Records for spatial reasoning
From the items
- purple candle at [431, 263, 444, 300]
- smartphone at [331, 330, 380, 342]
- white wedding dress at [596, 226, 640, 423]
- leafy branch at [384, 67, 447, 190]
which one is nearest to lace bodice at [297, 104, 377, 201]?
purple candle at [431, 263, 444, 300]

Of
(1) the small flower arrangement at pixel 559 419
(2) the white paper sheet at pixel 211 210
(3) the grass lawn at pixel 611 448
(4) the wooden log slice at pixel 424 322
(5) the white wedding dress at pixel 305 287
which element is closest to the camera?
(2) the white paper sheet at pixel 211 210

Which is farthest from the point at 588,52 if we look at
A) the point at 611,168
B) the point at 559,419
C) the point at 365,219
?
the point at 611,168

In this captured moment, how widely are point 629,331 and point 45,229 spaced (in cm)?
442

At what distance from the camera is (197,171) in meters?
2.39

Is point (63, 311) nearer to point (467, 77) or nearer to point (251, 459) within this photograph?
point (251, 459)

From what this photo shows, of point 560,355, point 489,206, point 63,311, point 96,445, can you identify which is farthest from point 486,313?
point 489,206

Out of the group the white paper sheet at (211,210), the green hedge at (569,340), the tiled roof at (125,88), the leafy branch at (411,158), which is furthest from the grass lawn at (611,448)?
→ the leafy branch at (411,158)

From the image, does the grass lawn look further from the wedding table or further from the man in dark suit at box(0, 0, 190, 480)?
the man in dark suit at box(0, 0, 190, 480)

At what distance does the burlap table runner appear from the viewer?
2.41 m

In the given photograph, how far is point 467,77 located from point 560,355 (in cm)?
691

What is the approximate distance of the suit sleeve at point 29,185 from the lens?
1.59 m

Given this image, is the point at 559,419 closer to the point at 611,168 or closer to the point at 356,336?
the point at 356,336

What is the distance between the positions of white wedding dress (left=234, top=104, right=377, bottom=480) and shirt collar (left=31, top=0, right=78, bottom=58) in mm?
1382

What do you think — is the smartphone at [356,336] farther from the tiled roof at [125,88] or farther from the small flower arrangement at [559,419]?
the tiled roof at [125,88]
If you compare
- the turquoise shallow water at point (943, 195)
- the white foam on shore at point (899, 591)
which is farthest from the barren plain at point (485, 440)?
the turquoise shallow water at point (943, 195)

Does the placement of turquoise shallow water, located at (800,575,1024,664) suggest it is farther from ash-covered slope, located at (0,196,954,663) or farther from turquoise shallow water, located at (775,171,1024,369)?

(DIRECTIONS FOR THIS TASK): Turn the lines from the one containing "What is the approximate" through the end of the records, that line included, into a JSON list of strings with one string per line and blank lines left out.

(WRITTEN ANSWER):
[
  "What is the approximate distance of the suit sleeve at point 29,185 from the lens?",
  "1.59 m",
  "Given this image, is the point at 559,419 closer to the point at 611,168 or closer to the point at 356,336?",
  "the point at 356,336",
  "What is the distance between the positions of white wedding dress (left=234, top=104, right=377, bottom=480) and shirt collar (left=31, top=0, right=78, bottom=58) in mm?",
  "1382",
  "What do you think — is the smartphone at [356,336] farther from the tiled roof at [125,88] or farther from the small flower arrangement at [559,419]?",
  "the tiled roof at [125,88]",
  "If you compare",
  "- the turquoise shallow water at point (943, 195)",
  "- the white foam on shore at point (899, 591)",
  "which is farthest from the barren plain at point (485, 440)?",
  "the turquoise shallow water at point (943, 195)",
  "Does the placement of turquoise shallow water, located at (800,575,1024,664) suggest it is farther from ash-covered slope, located at (0,196,954,663) or farther from turquoise shallow water, located at (775,171,1024,369)?"
]